Im laufenden Jahr wird das reale Bauvolumen weiter sinken und das bereits das fünfte Jahr in Folge. Trotzdem ist eine leichte Trendwende in Sicht, denn im kommenden Jahr wird mit einem leichten Anstieg des Bauvolumens gerechnet. Die Gründe für die Wohnungsbaukrise liegen bei den gestiegenen Zinsen und den höheren Baupreisen. Das führte dazu, dass die Auftrags- und Genehmigungszahlen deutlich einbrachen. Für 2025 wird trotzdem mit einer Stabilisierung der Lage gerechnet.

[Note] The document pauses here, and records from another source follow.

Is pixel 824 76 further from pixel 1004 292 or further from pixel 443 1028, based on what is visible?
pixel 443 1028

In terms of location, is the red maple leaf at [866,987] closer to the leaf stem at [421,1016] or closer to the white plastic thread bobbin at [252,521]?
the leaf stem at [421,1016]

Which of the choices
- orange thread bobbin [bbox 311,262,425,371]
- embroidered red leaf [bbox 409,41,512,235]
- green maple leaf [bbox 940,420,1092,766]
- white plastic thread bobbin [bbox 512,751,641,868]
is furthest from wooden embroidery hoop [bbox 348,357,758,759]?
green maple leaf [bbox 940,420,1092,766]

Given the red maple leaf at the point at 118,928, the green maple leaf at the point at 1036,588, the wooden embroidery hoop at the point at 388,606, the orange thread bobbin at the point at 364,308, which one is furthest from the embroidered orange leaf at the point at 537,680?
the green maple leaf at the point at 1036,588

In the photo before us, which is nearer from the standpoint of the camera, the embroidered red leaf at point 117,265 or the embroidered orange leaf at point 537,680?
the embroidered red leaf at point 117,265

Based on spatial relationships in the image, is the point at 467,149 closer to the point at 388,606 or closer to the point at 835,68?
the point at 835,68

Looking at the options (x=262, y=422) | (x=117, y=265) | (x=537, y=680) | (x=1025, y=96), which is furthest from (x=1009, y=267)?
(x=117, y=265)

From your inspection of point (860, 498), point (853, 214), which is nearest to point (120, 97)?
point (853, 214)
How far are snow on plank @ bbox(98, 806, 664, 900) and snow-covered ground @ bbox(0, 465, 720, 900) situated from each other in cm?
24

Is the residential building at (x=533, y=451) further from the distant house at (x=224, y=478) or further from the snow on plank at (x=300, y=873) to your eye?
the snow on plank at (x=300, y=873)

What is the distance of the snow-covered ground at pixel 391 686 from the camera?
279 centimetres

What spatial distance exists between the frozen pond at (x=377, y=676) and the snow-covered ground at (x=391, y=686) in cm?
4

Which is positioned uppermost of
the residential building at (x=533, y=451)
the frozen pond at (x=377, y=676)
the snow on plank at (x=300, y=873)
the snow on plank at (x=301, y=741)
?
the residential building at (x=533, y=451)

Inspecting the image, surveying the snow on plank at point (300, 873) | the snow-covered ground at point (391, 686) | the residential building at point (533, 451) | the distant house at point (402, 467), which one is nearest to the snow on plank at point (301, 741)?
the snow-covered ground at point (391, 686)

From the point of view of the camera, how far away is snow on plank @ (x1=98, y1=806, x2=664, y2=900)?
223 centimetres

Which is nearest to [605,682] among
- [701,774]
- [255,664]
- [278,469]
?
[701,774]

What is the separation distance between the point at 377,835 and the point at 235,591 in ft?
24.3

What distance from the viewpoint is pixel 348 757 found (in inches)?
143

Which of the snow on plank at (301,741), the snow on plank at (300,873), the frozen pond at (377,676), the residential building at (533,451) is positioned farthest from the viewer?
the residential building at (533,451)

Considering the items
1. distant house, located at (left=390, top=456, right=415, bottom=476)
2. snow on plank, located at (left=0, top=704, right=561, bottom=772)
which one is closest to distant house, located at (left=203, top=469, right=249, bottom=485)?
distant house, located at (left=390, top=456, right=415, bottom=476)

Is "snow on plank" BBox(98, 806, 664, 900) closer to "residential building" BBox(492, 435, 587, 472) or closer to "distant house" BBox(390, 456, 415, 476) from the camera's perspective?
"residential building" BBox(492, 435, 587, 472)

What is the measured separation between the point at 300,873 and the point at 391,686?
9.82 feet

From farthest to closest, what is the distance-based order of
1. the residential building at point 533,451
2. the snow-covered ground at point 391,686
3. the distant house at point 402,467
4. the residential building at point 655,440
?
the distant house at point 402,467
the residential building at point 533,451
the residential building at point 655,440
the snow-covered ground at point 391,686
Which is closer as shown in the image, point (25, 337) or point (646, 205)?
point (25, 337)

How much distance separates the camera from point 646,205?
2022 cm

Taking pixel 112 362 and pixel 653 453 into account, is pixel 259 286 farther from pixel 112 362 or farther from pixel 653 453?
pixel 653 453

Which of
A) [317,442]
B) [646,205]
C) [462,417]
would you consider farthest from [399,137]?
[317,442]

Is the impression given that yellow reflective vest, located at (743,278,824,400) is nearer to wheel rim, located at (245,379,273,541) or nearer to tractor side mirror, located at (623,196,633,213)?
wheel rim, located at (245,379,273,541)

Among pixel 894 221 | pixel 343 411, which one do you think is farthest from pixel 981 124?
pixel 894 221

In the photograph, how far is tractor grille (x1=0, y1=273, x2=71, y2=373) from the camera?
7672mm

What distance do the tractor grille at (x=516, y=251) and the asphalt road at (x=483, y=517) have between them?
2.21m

Nach wie vor beherrscht die Wohnungsbaukrise den Wohnungsmarkt. Doch während das Bauvolumen im Jahr 2024 noch von einem Rückgang von vier Prozent geprägt war, erwarten die Experten für das Jahr 2026 einen ersten Anstieg um fast zwei Prozent. Für das laufende Jahr 2025 wird allerdings noch einmal mit einem Minus von einem Prozent gerechnet. Sollte das Bauvolumen im nächsten Jahr tatsächlich wachsen, liegt es dann trotzdem immer noch unter den Werten aus dem Jahr 2021. Dabei dürfte sich der Wohnungsneubau deutlich langsamer erholen, denn hier liegen die Werte rund 25 Prozent unter den Werten aus dem Jahr 2021. Dies sind die Kernergebnisse der diesjährigen Bauvolumenrechnung des Deutschen Instituts für Wirtschaftsforschung (DIW Berlin). „Der Wohnungsbau scheint eine Talsohle erreicht zu haben“, stellt Studienautor Martin Gornig fest. „Der positive Ausblick darf aber nicht darüber hinwegtäuschen, dass die letzten Jahre eine riesige Lücke zwischen Baubedarf und Bauleistung gerissen haben.“
Die Gründe für die Wohnungsbaukrise
Es gibt mehrere Gründe für die Wohnungsbaukrise. Das sind zum einen die gestiegenen Zinsen und zum anderen die höheren Baupreise. Diese Faktoren haben Finanzierungen erheblich erschwert. Dadurch sind die Auftrags- und Genehmigungszahlen eingebrochen. Erstmalig seit der Finanzkrise sank zusätzlich auch das nominale Bauvolumen. Besonders deutlich waren die Rückgänge jedoch im Wohnungsbau. „Viele Haushalte schreckten aufgrund der hohen Kosten vor Bauvorhaben zurück oder konnten sich diese schlichtweg nicht mehr leisten“, erklärt Studienautorin Laura Pagenhardt. Die schwache Konjunktur bremste ebenfalls den Bau von Nichtwohnbauten aus. Dazu gehören Fabriken und Bürogebäude. Gestützt wurde das Bauvolumen lediglich durch Infrastrukturmaßnahmen im Tiefbau.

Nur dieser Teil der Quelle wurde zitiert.